1) Find the arc length from (x1, y1) to (x2, y2) on the graph of f(x)=mx+b.

I just don't see how you can find the arc length of a straight line.

2) Find the volume formed by revolving the region bounded by the graphs of y=x^3+x+1, y=1, and x=1 about the line x=2 using the shell method.

3) Find the center of mass of the region bounded by the graphs of f(x)=4-x^2 and g(x)=x+2

4) A force of 750 pounds compresses a spring 3 inches from its natural length of 15 inches.

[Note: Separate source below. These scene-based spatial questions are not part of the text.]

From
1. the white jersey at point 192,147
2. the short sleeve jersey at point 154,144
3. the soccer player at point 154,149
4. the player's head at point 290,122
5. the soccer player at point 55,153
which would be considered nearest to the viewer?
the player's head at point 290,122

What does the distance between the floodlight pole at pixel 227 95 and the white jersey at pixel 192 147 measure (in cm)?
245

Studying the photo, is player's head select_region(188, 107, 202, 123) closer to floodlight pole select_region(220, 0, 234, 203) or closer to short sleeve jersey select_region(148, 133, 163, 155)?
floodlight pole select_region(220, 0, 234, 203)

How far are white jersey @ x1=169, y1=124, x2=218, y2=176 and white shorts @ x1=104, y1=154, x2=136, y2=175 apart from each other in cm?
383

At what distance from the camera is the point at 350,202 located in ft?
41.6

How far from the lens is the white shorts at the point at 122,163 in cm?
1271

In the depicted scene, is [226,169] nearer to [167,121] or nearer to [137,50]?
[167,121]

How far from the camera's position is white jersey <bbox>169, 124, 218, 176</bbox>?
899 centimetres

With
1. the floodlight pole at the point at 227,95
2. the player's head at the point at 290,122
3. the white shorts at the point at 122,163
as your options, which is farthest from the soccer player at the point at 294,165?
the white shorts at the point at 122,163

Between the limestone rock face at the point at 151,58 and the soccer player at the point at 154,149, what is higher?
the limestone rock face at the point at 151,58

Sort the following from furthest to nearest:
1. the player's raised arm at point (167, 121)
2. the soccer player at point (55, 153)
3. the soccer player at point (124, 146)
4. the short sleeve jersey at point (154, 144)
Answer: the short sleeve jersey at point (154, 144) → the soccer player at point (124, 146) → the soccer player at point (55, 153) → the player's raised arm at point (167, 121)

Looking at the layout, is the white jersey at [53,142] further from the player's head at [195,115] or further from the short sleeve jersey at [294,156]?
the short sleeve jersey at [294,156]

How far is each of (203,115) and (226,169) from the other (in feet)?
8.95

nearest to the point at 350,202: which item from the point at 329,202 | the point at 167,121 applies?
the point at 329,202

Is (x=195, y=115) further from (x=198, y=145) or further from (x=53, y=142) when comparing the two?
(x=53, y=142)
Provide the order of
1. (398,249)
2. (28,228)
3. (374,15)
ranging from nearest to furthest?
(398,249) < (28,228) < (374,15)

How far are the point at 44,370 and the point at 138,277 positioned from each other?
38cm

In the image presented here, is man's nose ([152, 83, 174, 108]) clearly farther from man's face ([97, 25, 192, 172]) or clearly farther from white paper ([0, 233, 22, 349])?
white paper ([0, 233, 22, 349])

Find the work done in compressing the spring an additional 3 inches.

For this one I got a force of 4500 in-lb for the entire 6 inches being compressed, and when I integrated from 3 to 6 I got 3375 in-lb for the additional 3 inches. I am not sure if this is right or not.

• Jul 15th 2008, 04:34 PM
Mathstud28
Quote:

Originally Posted by Zolthas
I have a few problems on a review for a test on Thursday morning that I am either just not getting or I am not sure if I am right.

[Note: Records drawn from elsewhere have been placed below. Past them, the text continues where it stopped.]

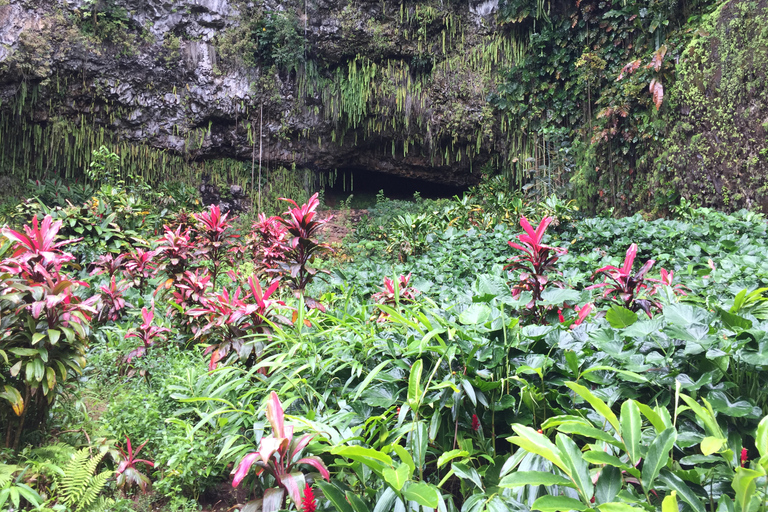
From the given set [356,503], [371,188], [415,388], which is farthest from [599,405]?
[371,188]

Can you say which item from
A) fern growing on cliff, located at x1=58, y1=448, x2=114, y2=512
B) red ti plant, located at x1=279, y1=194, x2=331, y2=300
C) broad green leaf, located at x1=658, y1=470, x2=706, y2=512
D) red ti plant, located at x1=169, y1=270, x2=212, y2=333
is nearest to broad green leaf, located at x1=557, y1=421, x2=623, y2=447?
broad green leaf, located at x1=658, y1=470, x2=706, y2=512

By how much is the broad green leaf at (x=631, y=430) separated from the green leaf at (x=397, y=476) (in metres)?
0.51

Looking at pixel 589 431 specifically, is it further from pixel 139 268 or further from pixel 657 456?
pixel 139 268

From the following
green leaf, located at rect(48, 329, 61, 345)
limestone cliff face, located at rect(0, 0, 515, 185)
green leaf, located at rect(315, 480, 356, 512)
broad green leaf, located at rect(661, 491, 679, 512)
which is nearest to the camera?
broad green leaf, located at rect(661, 491, 679, 512)

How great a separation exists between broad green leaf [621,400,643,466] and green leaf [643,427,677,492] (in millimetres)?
23

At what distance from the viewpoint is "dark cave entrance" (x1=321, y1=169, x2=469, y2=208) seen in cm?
1091

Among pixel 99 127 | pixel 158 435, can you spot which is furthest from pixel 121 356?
pixel 99 127

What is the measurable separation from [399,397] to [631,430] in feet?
2.52

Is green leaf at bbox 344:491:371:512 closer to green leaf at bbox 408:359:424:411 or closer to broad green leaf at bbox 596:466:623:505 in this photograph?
green leaf at bbox 408:359:424:411

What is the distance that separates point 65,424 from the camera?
2104mm

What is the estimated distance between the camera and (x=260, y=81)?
921 centimetres

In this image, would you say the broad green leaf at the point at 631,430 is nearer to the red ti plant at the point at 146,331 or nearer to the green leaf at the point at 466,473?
the green leaf at the point at 466,473

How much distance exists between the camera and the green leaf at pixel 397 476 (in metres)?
0.98

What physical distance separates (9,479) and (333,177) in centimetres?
959
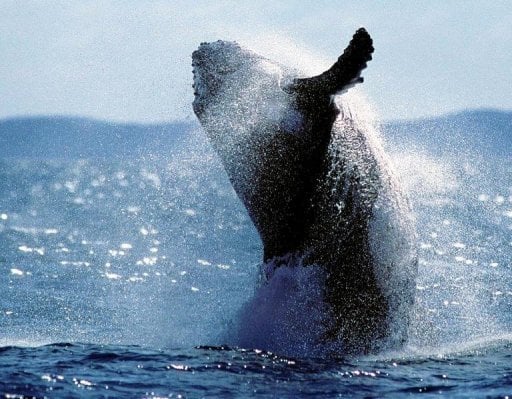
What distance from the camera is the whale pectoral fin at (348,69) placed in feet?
25.6

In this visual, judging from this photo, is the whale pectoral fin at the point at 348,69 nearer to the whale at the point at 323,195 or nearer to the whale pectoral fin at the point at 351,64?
the whale pectoral fin at the point at 351,64

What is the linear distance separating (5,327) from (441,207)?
53.5m

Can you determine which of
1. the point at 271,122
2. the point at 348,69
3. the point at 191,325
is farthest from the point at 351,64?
the point at 191,325

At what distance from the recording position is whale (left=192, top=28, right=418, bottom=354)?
27.6ft

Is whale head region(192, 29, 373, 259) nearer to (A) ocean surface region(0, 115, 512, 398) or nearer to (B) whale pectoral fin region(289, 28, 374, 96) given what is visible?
(B) whale pectoral fin region(289, 28, 374, 96)

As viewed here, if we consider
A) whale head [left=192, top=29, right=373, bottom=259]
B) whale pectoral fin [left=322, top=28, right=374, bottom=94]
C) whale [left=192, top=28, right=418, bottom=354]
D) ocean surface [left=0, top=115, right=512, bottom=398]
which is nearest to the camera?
ocean surface [left=0, top=115, right=512, bottom=398]

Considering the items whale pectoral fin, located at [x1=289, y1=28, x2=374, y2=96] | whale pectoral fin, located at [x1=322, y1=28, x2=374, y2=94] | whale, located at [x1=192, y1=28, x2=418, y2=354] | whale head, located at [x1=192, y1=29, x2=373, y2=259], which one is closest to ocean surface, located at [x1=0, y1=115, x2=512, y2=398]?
whale, located at [x1=192, y1=28, x2=418, y2=354]

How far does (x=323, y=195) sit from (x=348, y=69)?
126 cm

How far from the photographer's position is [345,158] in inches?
A: 336

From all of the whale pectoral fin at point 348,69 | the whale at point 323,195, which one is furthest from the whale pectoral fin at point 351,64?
the whale at point 323,195

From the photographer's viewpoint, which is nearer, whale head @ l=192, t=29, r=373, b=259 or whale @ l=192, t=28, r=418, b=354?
whale head @ l=192, t=29, r=373, b=259

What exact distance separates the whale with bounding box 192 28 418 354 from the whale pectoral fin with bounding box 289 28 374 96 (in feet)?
0.49

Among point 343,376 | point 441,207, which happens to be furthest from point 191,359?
point 441,207

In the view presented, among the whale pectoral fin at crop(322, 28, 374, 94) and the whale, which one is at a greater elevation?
the whale pectoral fin at crop(322, 28, 374, 94)
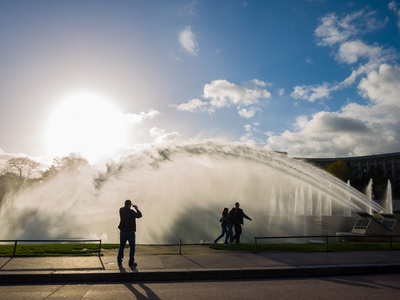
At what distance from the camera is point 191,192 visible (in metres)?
25.2

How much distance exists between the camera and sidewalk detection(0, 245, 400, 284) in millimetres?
8461

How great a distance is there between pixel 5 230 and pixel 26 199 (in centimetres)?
304

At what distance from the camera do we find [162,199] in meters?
23.0

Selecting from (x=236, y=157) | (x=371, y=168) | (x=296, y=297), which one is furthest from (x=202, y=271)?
(x=371, y=168)

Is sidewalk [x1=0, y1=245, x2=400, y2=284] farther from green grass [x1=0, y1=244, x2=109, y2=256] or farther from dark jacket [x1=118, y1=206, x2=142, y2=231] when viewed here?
dark jacket [x1=118, y1=206, x2=142, y2=231]

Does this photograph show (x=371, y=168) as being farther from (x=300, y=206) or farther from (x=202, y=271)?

1) Find the arc length from (x1, y1) to (x2, y2) on the graph of f(x)=mx+b.

I just don't see how you can find the arc length of a straight line.

2) Find the volume formed by revolving the region bounded by the graphs of y=x^3+x+1, y=1, and x=1 about the line x=2 using the shell method.

3) Find the center of mass of the region bounded by the graphs of f(x)=4-x^2 and g(x)=x+2

4) A force of 750 pounds compresses a spring 3 inches from its natural length of 15 inches. Find the work done in compressing the spring an additional 3 inches.

For this one I got a force of 4500 in-lb for the entire 6 inches being compressed, and when I integrated from 3 to 6 I got 3375 in-lb for the additional 3 inches. I am not sure if this is right or not.

$\displaystyle f(x)=mx+b$
$\displaystyle f'(x)=m$
$\displaystyle \sqrt{1+f'(x)^2}=\sqrt{1+m^2}$
$\displaystyle \int_{x_0}^{x_1}\sqrt{1+m^2}dx$
$\displaystyle =\sqrt{1+m^2}x\bigg|_{x_0}^{x_1}=\sqrt{1+m^2}\left (x_1-x_0\right)$